Thanks to what I’ve read on your site, as well as some personal developments in my life, I have better self-esteem and feel secure about myself…most of the time anyway.
I am a 20 year old college student and right now, I feel really awful for suspecting that my best friend is sleeping with a girl I once had extreme feelings for.
Here’s a bit of context:
There’s this girl I’m friends with who I had a really big crush on. My obvious displays of affection might have annoyed her but she was actually really nice to me the day I finally worked up the courage to tell her how I felt, a year and a half ago. Obviously, she rejected me but we remained friends. Sure, I felt uncomfortable being around her in the past (especially when she talked at lengths about her past sexual partners) but I actually consider her to be one of my closest pals.

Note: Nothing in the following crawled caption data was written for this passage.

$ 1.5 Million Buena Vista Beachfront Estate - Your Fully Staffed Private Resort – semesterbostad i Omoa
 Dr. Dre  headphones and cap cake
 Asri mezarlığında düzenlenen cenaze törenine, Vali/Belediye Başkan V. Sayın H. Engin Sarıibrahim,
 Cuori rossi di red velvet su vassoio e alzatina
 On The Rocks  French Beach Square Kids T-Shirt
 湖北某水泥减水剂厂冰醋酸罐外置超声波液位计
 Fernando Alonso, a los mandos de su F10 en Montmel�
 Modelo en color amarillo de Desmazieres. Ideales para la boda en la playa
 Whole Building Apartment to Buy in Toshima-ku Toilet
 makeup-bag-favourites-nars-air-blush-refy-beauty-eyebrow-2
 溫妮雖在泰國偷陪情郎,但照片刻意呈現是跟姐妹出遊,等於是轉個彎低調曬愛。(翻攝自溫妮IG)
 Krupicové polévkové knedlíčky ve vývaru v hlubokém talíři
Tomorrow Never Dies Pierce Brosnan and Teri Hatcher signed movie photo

This girl is also friends with my best friend. For a while, my best friend was the only person I ever hung out with. Back when I had feelings for her, my best friend was the only person I could confide in. He knows every single feeling I’ve ever felt for this girl and knew how hard it was for me to get over her. My friend is the epitome of confidence and doesn’t mind sharing with me tips on how to boost my own self-esteem.
I admittedly have no proof that these two are sleeping with each other. I have noticed though that they send long texts to each other, my friend mentions times they hung out one-on-one and the other day, my friend made a birthday reminders list and put a “heart” next to her name.
There are a few things on my mind:
1) I feel rotten for accusing my friends.There’s a chance that I’m just getting carried away and that these two are just acting as two friends do.
2) If they are sleeping together, I couldn’t really handle them being a couple. It’d feel really awkward hanging out with them and having that picture, of them being intimate, in my head.
3) I feel really betrayed by my friend but at the same time, I realize that my friend has nothing to apologize for. It’s been almost two years since I got rejected by this girl so my statute of limitations on “who gets dibs” has certainly expired. He probably likes her for the reasons I do. Besides, this girl said she didn’t want me and I have to respect that. It’s none of my business who she is or isn’t sleeping with (I guess it also bothers me that I’m not as “over her” as I believed myself to be).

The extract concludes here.